A Real Time Super Resolution Accelerator with Tilted Layer Fusion

The adopted model [7] has seven layers. The first six layers are 3x3 convolutions with ReLU activation, and the final layer is a 3x3 convolution followed by a residual-like structure. Based on this model, we propose its hardware architecture as shown in Fig. 3. The proposed system architecture consists of 28 PE blocks, 2-stage pipelined accumulator, activation block, ping-pong buffer, overlap buffer, weight SRAM, bias SRAM, and residual SRAM. This design accesses 8-bit input images, weights, and biases from off-chip DRAM and then stores them to the corresponding SRAM buffers.

The whole processing is as follows. First, to process a layer, one of the ping-pong buffers will serve as an input provider to supply input to 28 PE blocks for simultaneously processing 28 channels of input. The output of 28 PE blocks will be sent to the 2-stage pipelined accumulator to complete the convolutions. The results will then go through the activation block for ReLU activation function. Then, the results will be stored in the other ping-pong buffer. Second, to process the next layer, the previous output buffer will serve as input, and the previous input buffer will serve as output. The whole processing is repeated. With this, all intermediate data will be within the chip and save external DRAM access.

This design has 28 PE blocks, where each PE block consists of three PE arrays, and a PE array has 5x3 MACs. To ease the arrangement of these MACs, we adopt the input broadcasting as shown in Fig. 4(a), where seven input images are broadcasted horizontally, and three weights are broadcasted vertically. These two are multiplied and then added up along the diagonal direction to generate five partial sums for the accumulators.

In the adopted model [7], all the intermediate layers have 28 channels except for the first layer(3 channels) and the final layer(27 channels). By splitting MACs into 28 PE blocks, and letting one PE block process a channel of input at a time, our design can reach an average of $87\%$ hardware utilization with little control overhead. The three PE arrays within one PE block can finish a 3x3 convolution in a cycle, which will be further discussed later.

Fig. 4(b) shows the accumulator, which is two-stage pipelined to shorten the critical path. Three partial sums from three PE arrays of the same PE(channel) are added up first, and then the 28 output channels from 28 PE blocks are summed up with a tree adder divided into two partial tree adders. In the second stage of the 2-stage pipelined accumulator, a multiplexer selects whether biases or residuals should be added depending on the current working layer.

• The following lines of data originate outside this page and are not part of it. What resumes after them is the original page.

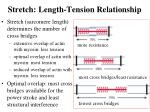 stretch length tension relationship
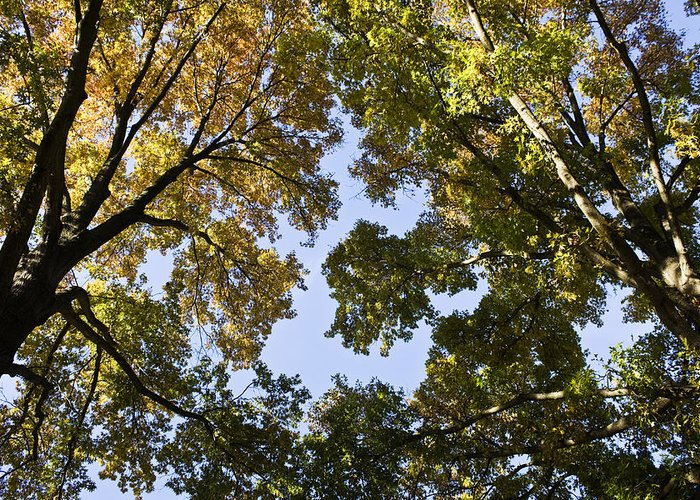 Fall Greeting Card featuring the photograph Look Up by Teresa Mucha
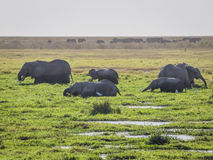 Elephant herds Stock Photo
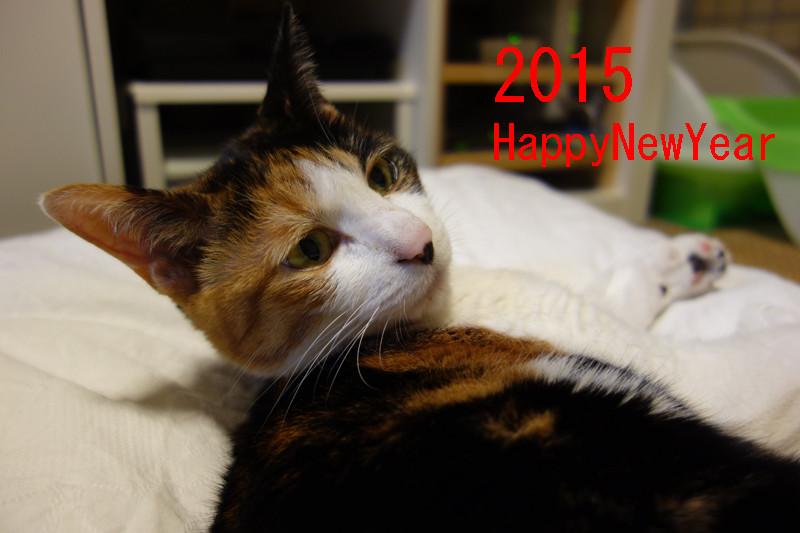 2015年 年頭ご挨拶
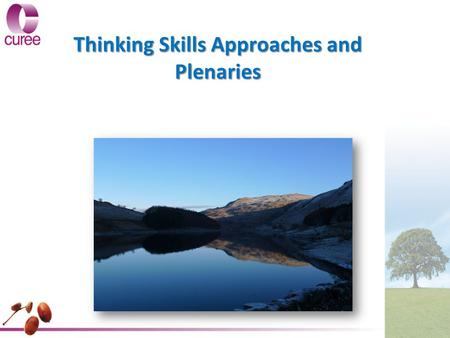 Thinking Skills Approaches and Plenaries. What do we mean by Thinking Skills? Thinking Skills is a method used by teachers to challenge their pupils to:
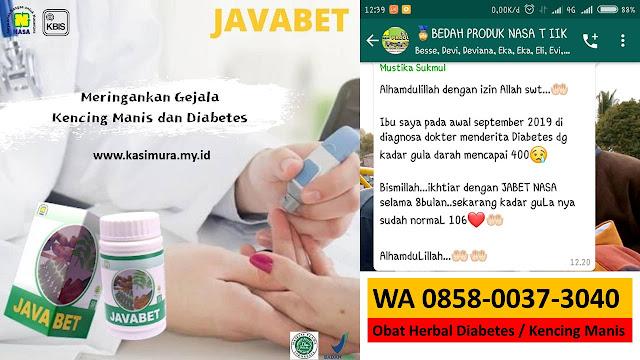 Jual Obat Diabetes Alami yang Terbukti Mampu Menurunkan Gula Darah Labuhan Haji Timur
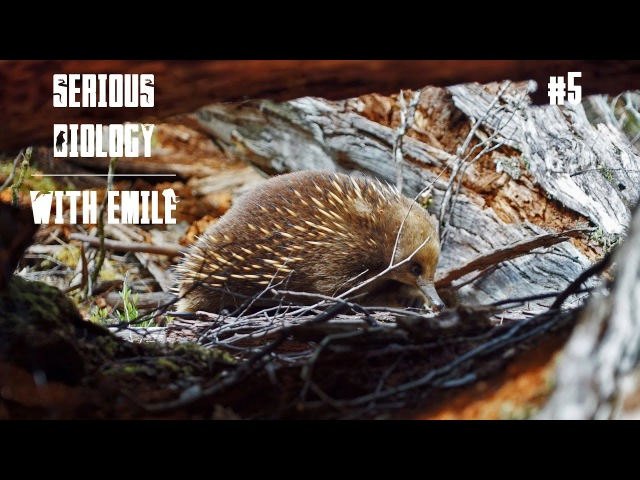 Platypus and echidna, egg-laying mammals - Serious Biology for Kids 5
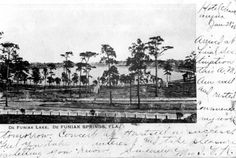 This Florida Memory postcard shows a view of Walton County's Lake DeFuniak about 1906.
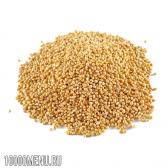 Сорго зернове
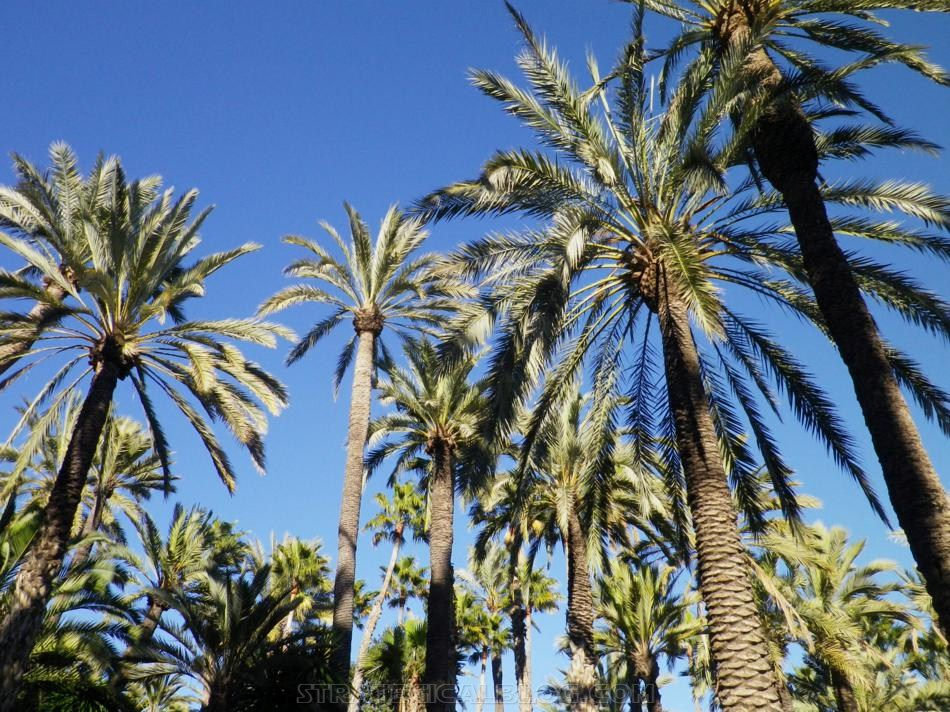 elche palmera strategicalblog (9)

Fig. 6(a) shows the data flow of a PE block process example from Fig. 5. In our data flow, a column of an input image is broadcasted horizontally while a column of filter weights is broadcasted vertically. With this data flow, the products to be summed up together to complete a convolution are along the diagonal direction. Hence, we use parallelogramical arranged PEs. This design can reduce the control overhead with the expense of allowing two more input images to the PE array.

This vectorwise scheduling is illustrated by the mathematical equations in Fig. 6(b). By sending three consecutive columns of input images and filter weights to three PE arrays, the convolution of one column of output is completed within a cycle. In this case, the example in Fig. 5 only takes three cycles to be completed. To sum up, this data flow achieves high parallelism, simple control, regular structure, and high hardware utilization.

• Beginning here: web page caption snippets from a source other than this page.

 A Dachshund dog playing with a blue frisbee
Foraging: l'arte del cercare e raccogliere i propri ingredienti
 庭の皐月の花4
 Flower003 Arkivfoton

The ping pong buffer stores a tile of data for each layer. When it starts computing a new tile, the system loads the input image data from the external DRAM to the left ping pong buffer. Then, the data are consecutively loaded from the left ping pong buffer to PEs for computation and then stored in the right ping pong buffer after finishing all operations of the current layer. After that, the role of two ping pong buffers is switched to the next layer of computing. This process is repeated layer by layer until finishing the output layer.

The overlap buffer is a queue-style addressing memory for left and right boundary data. For easy addressing, the current computing layer is regarded as the back layer of the queue, and the last layer is the front layer of the queue. When computing, the data required by the first two columns of the tile are loaded from the front layer, and the results of the last two columns are stored in the back layer. After finishing the computation of a layer, it pops the front layer and the next layer becomes the new back of the queue.

We implement the queue data structure on the overlap buffer by saving the address of the front layer. This addressing helps us calculate the corresponding address of each pixel in both front and back layers in the queue.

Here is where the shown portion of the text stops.